Given the menu’s incredible number of raw seafood, we decided to try the Take Sashimi Moriawase (PHP 645) set of tuna, ika, uni, kajiki, and shima aji, Spicy Morita Roll (PHP 485), and Soft Shell Karaage (PHP 590). The sashimi set was served first and the presentation showed how fresh each piece was cut and prepared from the sushi bar. Each sashimi order was soft and smooth on the tongue. Since we were only two, the quantity of the order left that “umay” taste, but having a smaller order probably won’t have the same effect.
The Spicy Morita Roll was generous in serving. The thick rolls were difficult to eat at first: each roll contained unagi, mango, kanifry, asparagus, lettuce, tobikko, spring onions, and haikara topped with spicy sauce and Japanese mayo. Upon eating the maki in one go, we could only taste the “California maki” side of the Morita roll in the mango and Japanese rice. But the inclusion of the unagi gave the dish a special twist. The salmon was fresh, but the sauce wasn’t as spicy as we would prefer. When we ate the roll in two bites, we were able to taste the freshness of the salmon and appreciate the insides of the roll more.

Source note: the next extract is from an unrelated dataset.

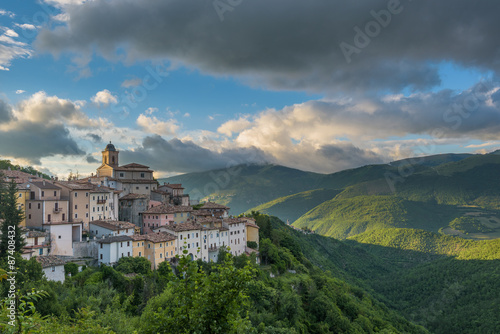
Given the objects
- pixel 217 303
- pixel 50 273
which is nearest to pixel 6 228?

Overall, the dish was money well spent thanks to the quality of the ingredients and the consistency of the servings.
The Soft Shell Karaage was a bit of a disappointment. Although the outer layers were crisp and the parts served didn’t scrimp on the crabmeat, the batter tasted too salty. The vinegar-based sauce toned down the saltiness, but the extra savor lingered in between bites. Perhaps we should’ve had the soft shell crab with a cup of rice.
Despite the odd setup of a stage in a Japanese restaurant, Morita is a worthy place to visit for those who live or work in the area. We recommend visiting during the day, as the night time bands may distract you from studying the menu’s long lists and enjoying the food’s freshness. Quezon City residents definitely have something to look forward to.